Bottom line is that Mitt Romney doesn't need to fire his wife as the Romney campaign's liaison to American women, but he needs to find other representatives to tell him what American women are feeling and going through. His wife Ann is a good start, but she knows about the economic struggles of American women essentially second-hand, from people she has spoken with on the campaign trail, blog posts,magazine articles, TV shows and probably books. She can't contribute any wisdom on how non-millionaires are dealing with the economy these days through her own personal experience.


Speaking of the Ryan "Path to Prosperity," Roman Catholic theologians, priests, nuns, social workers and others have condemned the Ryan plan:

If Rep. Ryan thinks a budget that takes food and healthcare away from millions of vulnerable people upholds Catholic values, then he also probably believes Jesus was a Tea Partier who lectured the poor to stop being so lazy and work harder,” said John Gehring, Catholic Outreach Coordinator at Faith in Public Life. “This budget turns centuries of Catholic social teaching on its head. These Catholic leaders and many Catholics in the pews are tired of faith being misused to bless an immoral agenda."

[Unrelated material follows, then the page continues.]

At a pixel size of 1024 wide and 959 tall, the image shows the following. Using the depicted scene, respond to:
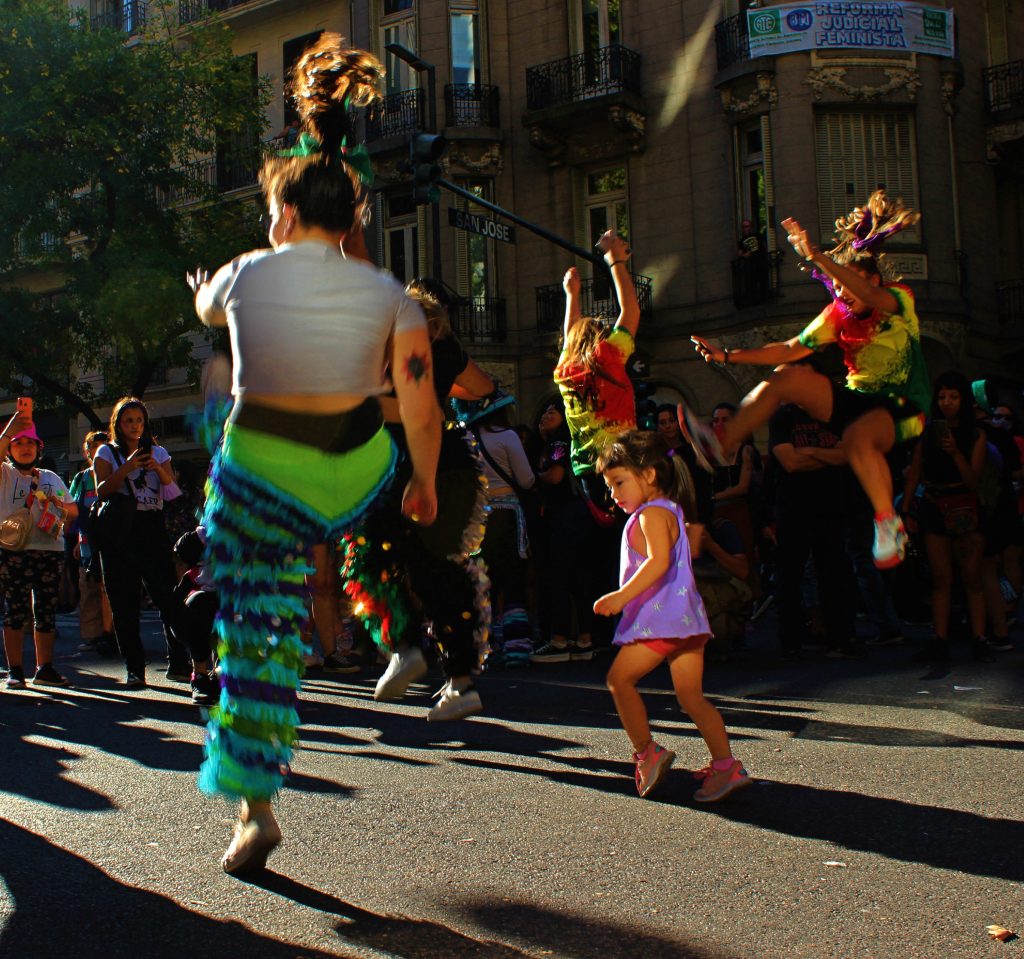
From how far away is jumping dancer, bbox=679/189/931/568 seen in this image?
5941 mm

Allegedly, Ryan wants to liberate the poor from dependency on the government, but the 59 Catholics say that his plan is "anathema to the Catholic social tradition."


Also, Obama has decided to put his full weight behind getting the "Buffett Rule" put into legislation. Is there any chance that any such legislation will pass? Nah, but it's a good campaign issue as it reveals a stark difference between the two parties.  Right-wing media sources have decided on some pushback. The Washington Beacon has charged that "[Obama] has yet to propose a comprehensive plan to reform the byzantine tax code," but the Obama Administration has begun work on exactly that. Problem is, tax simplification is a good deal harder and more complex and much less likely to produce new revenues than simply raising taxes would. Every provision in the tax code was put in there by majorities of Congress. Nothing is there that hasn't been considered and argued over and voted on. If a provision is in there, it's there for a defensible and probably a justifiable reason.

As far as other campaign issues go, Mitt Romney has come down firmly on the anti-abortion side of the abortion issue. And no, there's no reason to think that the Republican "War on Women" has been halted or that the two sides are now equal because of the outrage concerning Ann Romney and Hillary Rosen.

George Zimmerman appeared in court and invoked the "Stand Your Ground" law as a justification for killing Trayvon Martin, an unarmed teenager, that was pressed by ALEC,the American Legislative Exchange Council that writes bills that are later adopted, often wholesale, by right-wing legislatures. The good news is that corporations have been having second thoughts about staying with ALEC and have begun withdrawing their support.